4 sept 2022

Infierno

 

La Divina Comedia, por Dante Alighieri

El Infierno

Dante comienza su obra refiriéndose a cómo se encontraba extraviado en una selva oscura a los treinta y cinco años, los que considera la mitad de la vida media de un hombre, y al amanecer se encuentra con un león y una loba feroz que lo espantan. Entonces ve una sombra que luego reconoce como Virgilio, y conversando con él, el poeta maestro discierne que debe ser su guía en un viaje desde ese sitio humilde hasta uno eterno, y se echa a andar y Dante en primera persona se anuncia en pos suya.

En el segundo canto, el poeta hace oír sus vacilaciones respecto a no tener el aliento o las fuerzas suficientes para la empresa que se le es propuesta, pero es exhortado por Virgilio a continuar y es conducido por él hasta la puerta del Infierno, por la que entran para encontrarse con una campaña de castigados, los de ánimos pasivos o indiferentes, que pasaran la vida desnudos, heridos por avispas y abejones, pisando los gusanos que beben la sangre que les mana.

A continuación, Dante y Virgilio llegan a la ribera de Aqueronte, y conocen el lugar de un nauta que se dedica a transportar las almas de los condenados. Un relámpago y un trueno turban al poeta y lo despiertan luego, respectivamente, y después de continuar detrás de su guía, acceden al primer cerco del Infierno, que es llamado el Limbo, lugar de los pecadores que han mostrado virtudes pero que no han sido bautizados. Allí se le aparecen sombras, y prolonga luego su travesía hacia el segundo cerco.

Es descrito al comienzo del quinto canto cómo Minos, que es el juez entre las ánimas examinadas, tanto a su llegada como en cuanto a la condena; se encuentra en la entrada del nivel. Dante atestigua a los castigados pecadores que se entregaron a sus apetitos carnales, y los vientos causantes de suplicios que los acometen. Agobiado por las palabras, los gemidos y llantos de los espíritus, que le causan piedad hasta la agonía, el poeta se desvanece.

Cuando recupera la razón perdida por piedad, él se encuentra en la tercera región, en la que observa cómo Cerbero, fiera trifauce, descuartiza las almas penadas por el vicio de la gula mientras los azotan lluvias eternas que repudren la tierra, granizo espeso y nieve turbia. El poeta se encuentra con Ciaco, y junto a Virgilio, resolviendo y filosofando sobre el futuro de las grandes sentencias, descienden hacia la entrada del cuarto cerco.

* [Entradas proporcionadas]:
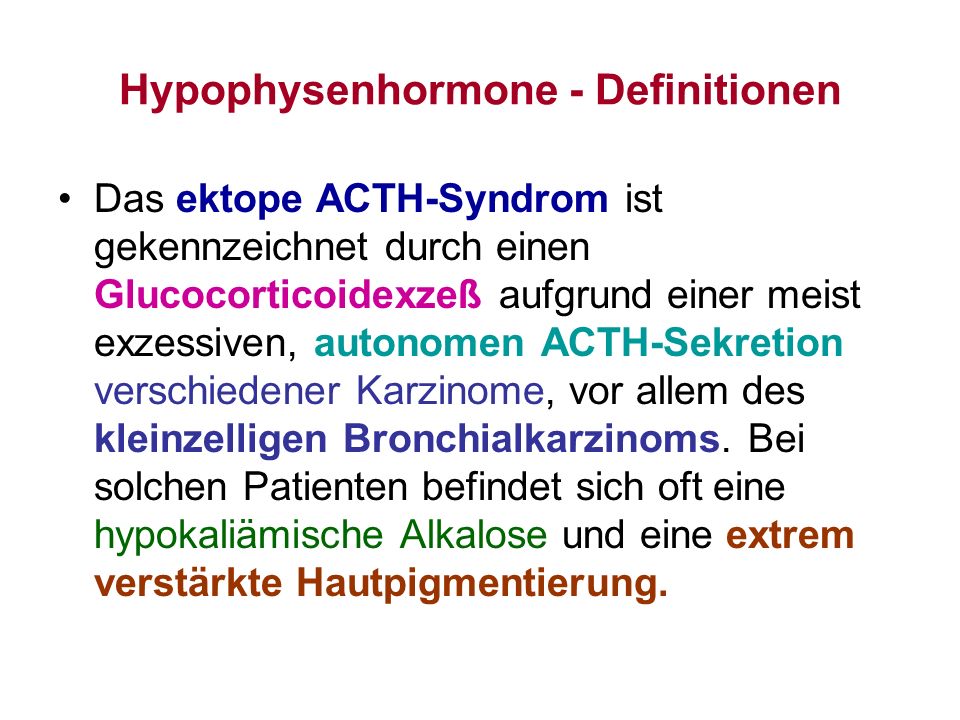 Hypophysenhormone - Definitionen

• Das ektope ACTH-Syndrom ist gekennzeichnet durch einen Glucocorticoidexzeß aufgrund einer meist exzessiven, autonomen ACTH-Sekretion verschiedener Karzinome, vor allem des kleinzelligen Bronchialkarzinoms. Bei solchen Patienten befindet sich oft eine hypokaliämische Alkalose und eine extrem verstärkte Hautpigmentierung.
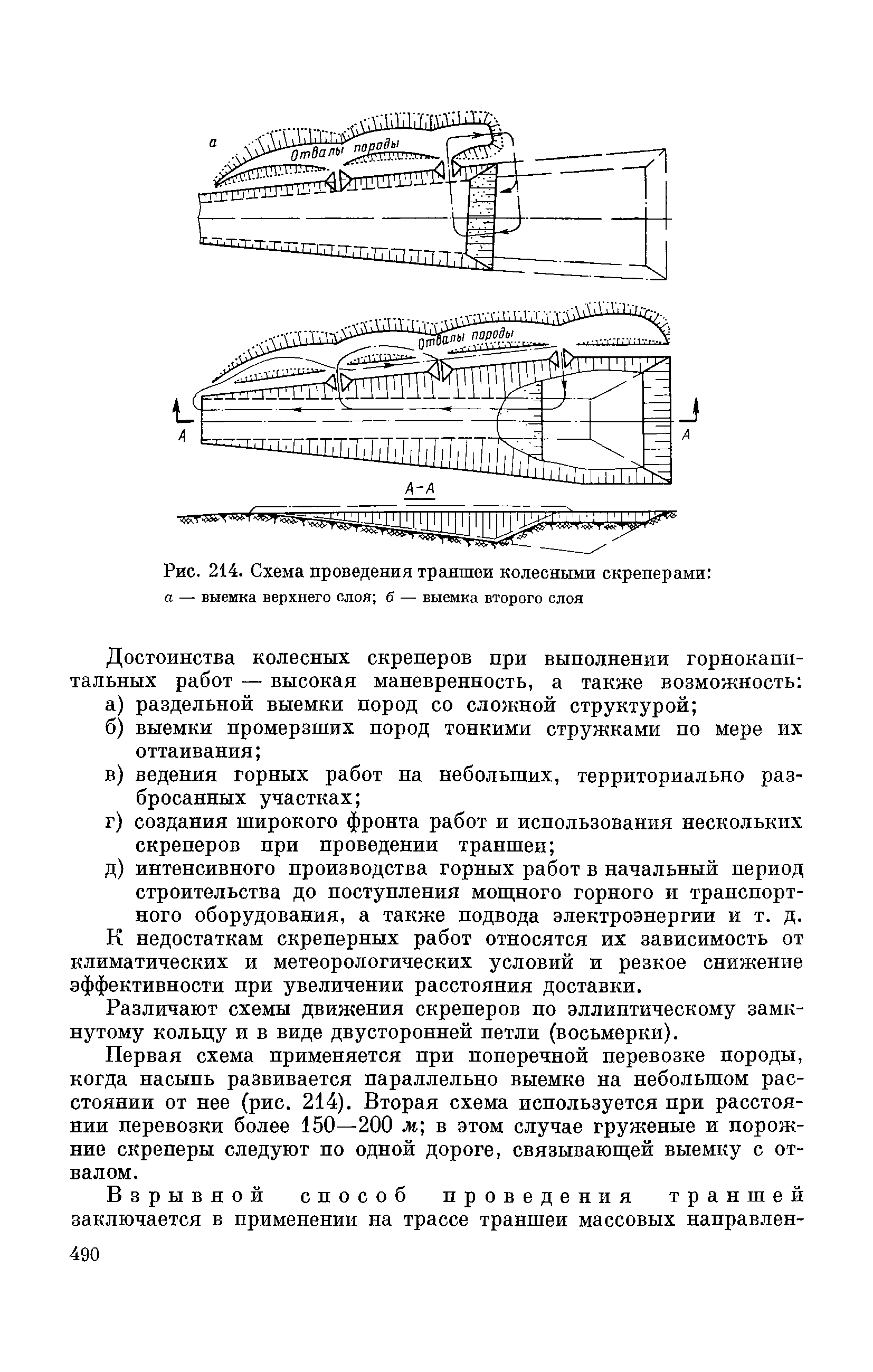 а

Отвалы породы

Отвалы породы

А

А

А-А

Рис. 214. Схема проведения траншеи колесными скреперами:
а — выемка верхнего слоя; б — выемка второго слоя

Достоинства колесных скреперов при выполнении горнокапитальных работ — высокая маневренность, а также возможность:
а) раздельной выемки пород со сложной структурой;
б) выемки промерзших пород тонкими стружками по мере их оттаивания;
в) ведения горных работ на небольших, территориально разбросанных участках;
г) создания широкого фронта работ и использования нескольких скреперов при проведении траншеи;
д) интенсивного производства горных работ в начальный период строительства до поступления мощного горного и транспортного оборудования, а также подвода электроэнергии и т. д.

К недостаткам скреперных работ относятся их зависимость от климатических и метеорологических условий и резкое снижение эффективности при увеличении расстояния доставки.

Различают схемы движения скреперов по эллиптическому замкнутому кольцу и в виде двусторонней петли (восьмерки).

Первая схема применяется при поперечной перевозке породы, когда насыпь развивается параллельно выемке на небольшом расстоянии от нее (рис. 214). Вторая схема используется при расстоянии перевозки более 150—200 м; в этом случае груженые и порожние скреперы следуют по одной дороге, связывающей выемку с отвалом.

Взрывной способ проведения траншей заключается в применении на трассе траншеи массовых направлен-

490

* [Lista de actividades]:
(1) ¿Puedes imprimir el fragmento del resumen del Infierno de Dante que va desde "Es descrito al" hasta "poeta se desvanece."?
(2) ¿Cómo prosigue el resumen del Infierno de Dante después de su última oración? Escribe la continuación.

* [Respuestas en orden]:
(1)
Es descrito al comienzo del quinto canto cómo Minos, que es el juez entre las ánimas examinadas, tanto a su llegada como en cuanto a la condena; se encuentra en la entrada del nivel. Dante atestigua a los castigados pecadores que se entregaron a sus apetitos carnales, y los vientos causantes de suplicios que los acometen. Agobiado por las palabras, los gemidos y llantos de los espíritus, que le causan piedad hasta la agonía, el poeta se desvanece.

(2)
Allí primero los reciben con amenazas iracundas, y luego, al proseguir su camino, los poetas atestiguan cómo la triste gente de aquél sector es forzada a empujarse y estrellarse entre sí con rocas, divididos en dos ejércitos: los avaros y los viles codiciosos. Entre reflexiones sobre la fortuna y la ingratitud, el maestro y el alumno terminan bajando por un foso labrado por aguas negras hasta vislumbrar el lago triste llamado Estigio en el que, enfangados, combaten con manos, cabezas y dientes los que pecaron de ira. Observando la hedionda poza, los poetas rodean esa inmunda escena y enderezan hacia una alta torre.

Prosiguiendo, reciben la señal de Flegias, un navegante iracundo que acepta de mala gana cargarlos en su barca. Surcando entre la fangosa gente, arriban a la entrada de la ciudad de Dite, no sin ser recibidos por un grupo de fieras y furias que les impiden el paso. Solo con el arribo de un ángel mensajero son capaces de entrar a la fortaleza llena de luto y tormentos para contemplar los sepulcros en viva hoguera en los que se castiga a los heresiarcas y los que han formado parte de sectas.

Entre las tumbas que asemejan arcas hirvientes y el muro, Dante y Virgilio caminan hasta que el personaje que representa al autor de la obra decide entablar conversación con los tristes enterrados. Uno de ellos, Farinata, le confiesa que si bien él y sus compañeros de martirio son ciegos en tanto a lo cercano, pueden ver lo lejano por la misericordia del Sumo Hacedor. Es así que este castigado le presagia, de manera ofuscada, un destierro que abate al protagonista hasta que su guía lo tranquiliza con la promesa de conocer tarde o temprano al Ser benigno y sabio que le hará conocedor de toda su vida.

Huyendo de la peste condensada, se resguardan tras la tumba alzada del Papa Anastasio, aún en el sexto círculo, y para calmar a Dante, Virgilio le refiere sobre los tres cercos que aún les quedan por andar antes de llegar al valle, no sin tener que atravesar una áspera bajada para dar con este nuevo espacio circular. Observando desde la orilla el río de la sangre infernal, que es la primera prisión para los que han ofendido violentamente a los demás, se topan con un grupo de centauros armados de saetas, que son los encargados de mantener en línea a las almas que aspiren a alzarse si quiera un poco sobre la sangre.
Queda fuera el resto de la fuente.